I certainly do not profess to understand, or even like this. I am confused and bothered by the presence of suffering in this world that God Almighty created and reigns over. I question and cry out to God as much as everyone else. Why, God? and What are you doing?!?! fall from my lips in prayers of lament quite often.

I don’t have all the answers, or really any, for that matter. Quite frankly, neither does anyone else. No one, absolutely no human being, is able to grasp the mind and purpose of God. To claim otherwise is naïve and idolatrous.

As much as it might stink, the most faithful answer to the question about the problem of suffering and the righteousness of God is I don’t know. (Even Job, who probably comes the closest to being entitled to seek an explanation from God about all of the bad things that befell him, never gets a direct answer.)

Following that, appropriate responses are cries and prayers of lament (there are some good ones in the Psalms); trusting God who sees what we cannot (see Isaiah 55: 8-9); and offering the ministry of presence to our neighbors in the midst and aftermath of tragedy.

Earlier today Sophia saw that our community is doing a supply drive for tornado victims.
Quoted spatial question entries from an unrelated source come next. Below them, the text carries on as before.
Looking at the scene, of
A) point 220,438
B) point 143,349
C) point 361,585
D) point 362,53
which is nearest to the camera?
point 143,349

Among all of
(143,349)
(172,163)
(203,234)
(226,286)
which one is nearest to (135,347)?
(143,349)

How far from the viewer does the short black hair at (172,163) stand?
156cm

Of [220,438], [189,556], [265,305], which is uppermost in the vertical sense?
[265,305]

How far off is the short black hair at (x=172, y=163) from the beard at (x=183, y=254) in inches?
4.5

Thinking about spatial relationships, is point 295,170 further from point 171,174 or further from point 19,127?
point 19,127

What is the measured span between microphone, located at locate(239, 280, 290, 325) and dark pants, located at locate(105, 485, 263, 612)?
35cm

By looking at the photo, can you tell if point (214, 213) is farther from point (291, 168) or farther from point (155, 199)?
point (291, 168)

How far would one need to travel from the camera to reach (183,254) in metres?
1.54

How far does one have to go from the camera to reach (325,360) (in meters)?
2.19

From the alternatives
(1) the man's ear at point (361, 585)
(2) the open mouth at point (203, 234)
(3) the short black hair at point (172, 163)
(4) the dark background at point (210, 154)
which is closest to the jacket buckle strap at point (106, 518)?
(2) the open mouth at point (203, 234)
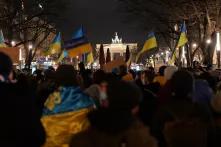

She didn’t skip a beat.

“Can we donate, Mama? Can we?” I took a breath to respond, but Sophia jumped right back in. “We have to give what we can, Mama. Those people need us. It’s what God would want us to do.”

No question of why. Just trust, and compassion and ministry in God’s name. This is the Lord’s doing; and it is marvelous in our eyes (Psalm 118:23).


Rev. Angie Mabry-Nauta is a writer and an ordained Minister of Word and Sacrament in the Reformed Church in America. She served as a solo pastor for six years. A member of the Redbud Writer’s Guild, Angie blogs at “Woman, in Progress…”. Follow her on Facebook and Twitter @Godstuffwriter.

One Comment

  • Jerry says:

    My mother wouldn't have touched theocidy — even if she had known what it was. She chose instead to stand theocidy on its head by teaching her children to daily ask: "Why me, God?" in reference to all the gifts we had received that day. In regards to disasters and calamities, she cautioned silence.